AVAILABLE IN BOOK STORES EVERYWHERE!

 

Charlie Gracie

What More Could You Ask?

By Ronald Sklar

Usually, it's the other way around for Paul McCartney, but in this instance, it was Sir Paul who had always wanted to meet a certain musician who had influenced him in his early years. 

The year: 2000. Philadelphia native Charlie Gracie, the influence in question, was scheduled to play a small gig in London when the call came from McCartney's people. 

"I thought he was pulling my chain," Gracie says when his agent announced that McCartney desired to meet him that very night. Although Gracie had his own show to do within an hour, with 1500 rabid fans eagerly awaiting his appearance nearby, he figured he'd be a sweetheart and grant Paul's wish. 

Gracie was whisked away to a CD release party and press conference for McCartney's newest recording, which included a cover version of Gracie's own signature hit from 1957, called "Fabulous." The tune was a decent success in America, but in Europe (and especially Britain), it was monster. 

That, along with a few of Gracie's other fifties' records, including chart-toppers "Butterfly" and "99 Ways," were huge in America; however, they also influenced an entire generation of British rockers men who would ironically become household names in America, unlike Gracie himself. His other hits that were top of the pops in Britain include "Wandering Eyes," "I Love You So Much It Hurts," and "Cool Baby," all songs that pricked the ear of a very young McCartney.

"All of the sudden, Paul's manager comes out, grabs me by the hand like a child in kindergarten and pulls me through the crowd," Gracie recalls. "'He wants to see you now, Charlie, now!' I turned the corner into his dressing room, and My God, he's standing there as big as life, with two big security guards next to him, and a couple of his children and grandchildren. 

"He put his arm around me and he says, 'Charlie Gracie, I'll never forget when I came to see you when I was sixteen-years-old in Liverpool. I'll never forget 'Guitar Boogie.'" 

"Guitar Boogie," a little ditty that Gracie picked up while learning to play the guitar in South Philly, made quite an impression across the pond, on those who were about to rock. 

Upon hearing this from McCartney, Gracie recalled, "If I had false teeth, they would have fallen out of my mouth. I said to him, 'You mean to tell me that all you've been through in your career, all your fame, all the money you made, that you remember me playing 'Guitar Boogie?' He says, 'well, you were an inspiration in my career.'" 

Gracie concludes the little story with this: "What more could you ask for in life?" 

Evidently, not much. Although Gracie is a major draw along the East Coast (including 5,000 people at New York's Lincoln Center last summer), and that he returns to Europe annually for a jam-packed, on-stage lovefest, his career path was not the straight and narrow it may (or should) have been. 

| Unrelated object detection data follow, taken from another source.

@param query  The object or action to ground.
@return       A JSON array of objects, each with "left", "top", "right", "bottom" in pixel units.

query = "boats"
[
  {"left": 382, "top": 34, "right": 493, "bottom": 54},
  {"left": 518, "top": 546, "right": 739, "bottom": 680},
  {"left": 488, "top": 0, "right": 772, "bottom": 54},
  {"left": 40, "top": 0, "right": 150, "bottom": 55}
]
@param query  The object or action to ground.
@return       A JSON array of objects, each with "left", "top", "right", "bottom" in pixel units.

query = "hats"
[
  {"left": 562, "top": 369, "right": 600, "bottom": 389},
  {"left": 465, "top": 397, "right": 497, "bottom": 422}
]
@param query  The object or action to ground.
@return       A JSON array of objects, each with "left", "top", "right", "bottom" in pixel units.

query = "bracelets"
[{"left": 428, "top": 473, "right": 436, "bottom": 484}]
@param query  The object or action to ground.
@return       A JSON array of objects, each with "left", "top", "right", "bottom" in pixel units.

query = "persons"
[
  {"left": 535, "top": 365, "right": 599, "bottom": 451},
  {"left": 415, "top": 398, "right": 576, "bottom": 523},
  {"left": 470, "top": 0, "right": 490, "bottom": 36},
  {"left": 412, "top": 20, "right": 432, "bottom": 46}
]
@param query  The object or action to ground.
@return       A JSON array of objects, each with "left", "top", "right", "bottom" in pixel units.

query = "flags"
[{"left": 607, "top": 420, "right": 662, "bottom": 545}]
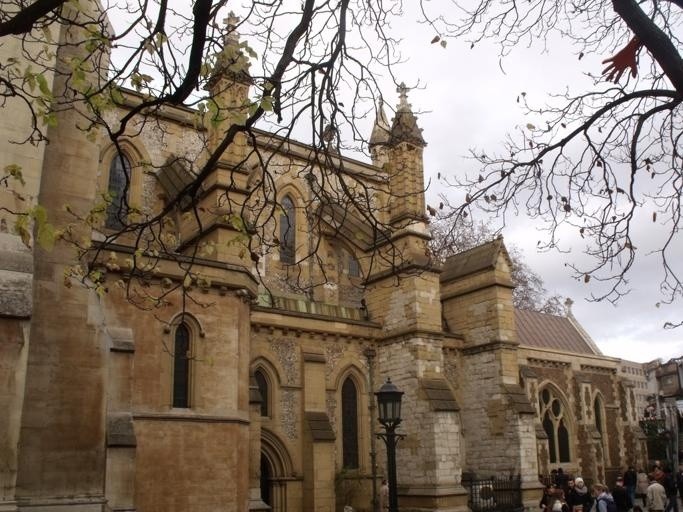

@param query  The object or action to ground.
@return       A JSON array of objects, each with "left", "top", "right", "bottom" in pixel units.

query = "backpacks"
[{"left": 596, "top": 497, "right": 618, "bottom": 511}]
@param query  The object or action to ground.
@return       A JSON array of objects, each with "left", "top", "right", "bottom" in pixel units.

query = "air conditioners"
[{"left": 472, "top": 482, "right": 495, "bottom": 510}]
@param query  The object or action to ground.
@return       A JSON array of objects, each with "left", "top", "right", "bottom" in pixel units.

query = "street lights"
[{"left": 374, "top": 377, "right": 408, "bottom": 510}]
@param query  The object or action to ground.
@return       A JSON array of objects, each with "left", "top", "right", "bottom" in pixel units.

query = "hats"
[{"left": 575, "top": 477, "right": 584, "bottom": 486}]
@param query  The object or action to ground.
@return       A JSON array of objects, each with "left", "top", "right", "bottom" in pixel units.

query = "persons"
[{"left": 537, "top": 461, "right": 667, "bottom": 512}]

Although fortune and major fame had eluded him, he still has his legions, from Sir Paul to Graham Nash (to this day, Nash's sister still has a cigarette butt Gracie discarded in 1958) to Van Morrison (who asked him to open for his tour in 2000) to the mom-mom and pop-pop beachgoers in Wildwood, New Jersey. Even half a century later, fans are still turning out in droves to see his rock-the-house shows. Why? Talent, for sure, but even more importantly, Gracie knows how how to relate to his audience.

"I get emails from all over the world," Gracie says. "People are fascinated with my career. I never knew why. I never was a druggie, I never was a whoremonger. I'm just a kid from downtown, trying to sing and play his way to the end, until they shut the lid."

At 72, and more than 57 years in show business, Gracie is far from over. In fact, some say it's only just begun. 

"I never thought of me as anything," he says. "I just sing and I play the guitar. I think I do it fairly well, because I never would have survived 57 years in this business, but I never claimed to be the best or the greatest at anything. I just go out there and I do what I do; the people seem to like it, so I raised my family, I bought my home, I live off the money I make doing that and it's been wonderful. I can't complain." 

Other people, with different temperaments, may not have handled the same fate with Gracie's grace. 

It is commonly agreed that Charlie Gracie was Philadelphia's very first rock-and-roll star. And that's saying something, considering that the City of Brotherly Love was home to American Bandstand, as well as Frankie Avalon, Bobby Rydell, Fabian and Chubby Checker.

He began making records when he was a mere fifteen, in the pre-rock era of 1951. Elvis, Jerry Lee Lewis, and Buddy Holly hadn't yet stepped into a recording studio when Gracie recorded "Boogie Woogie Blues" for Cadillac Records. Even today, it is widely considered to be one of the first rock-and-roll records, even though the term had not yet been coined.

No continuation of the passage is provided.